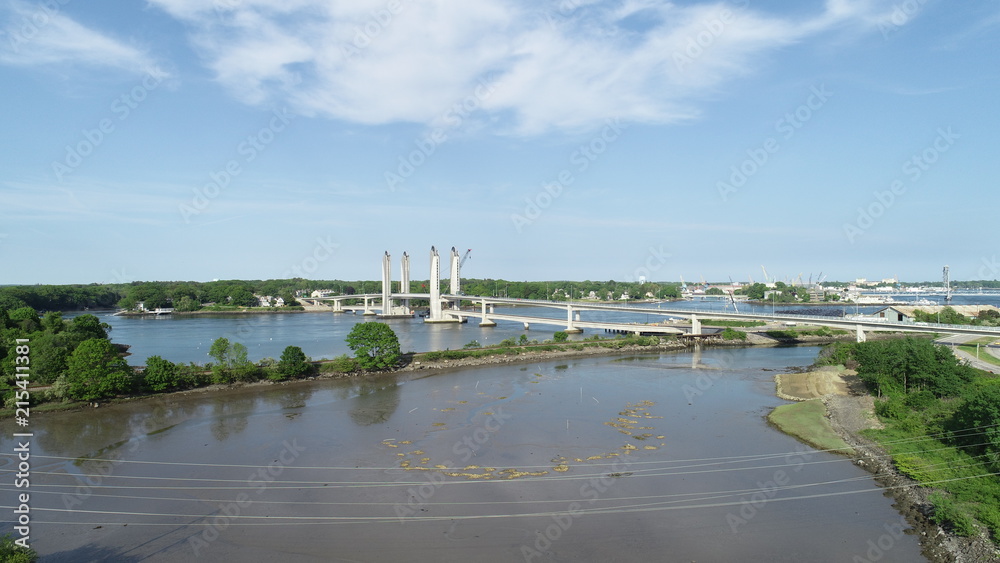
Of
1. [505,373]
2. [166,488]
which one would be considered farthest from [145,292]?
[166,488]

* * *

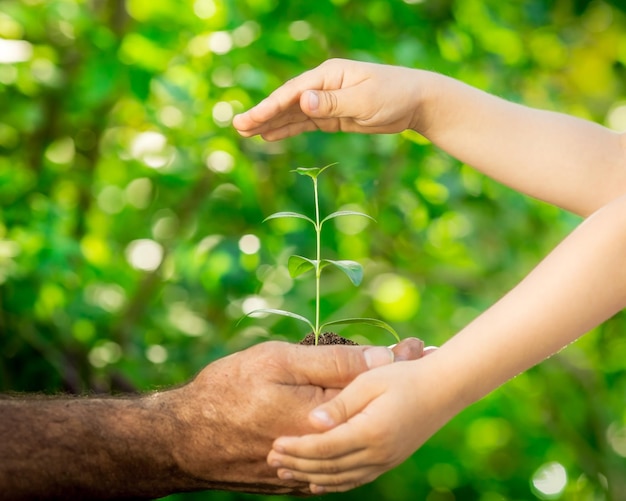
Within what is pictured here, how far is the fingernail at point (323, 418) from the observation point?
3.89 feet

The task = Count how many lines in the items above contain the word "from". Reply with the number alone.

Exercise answer = 2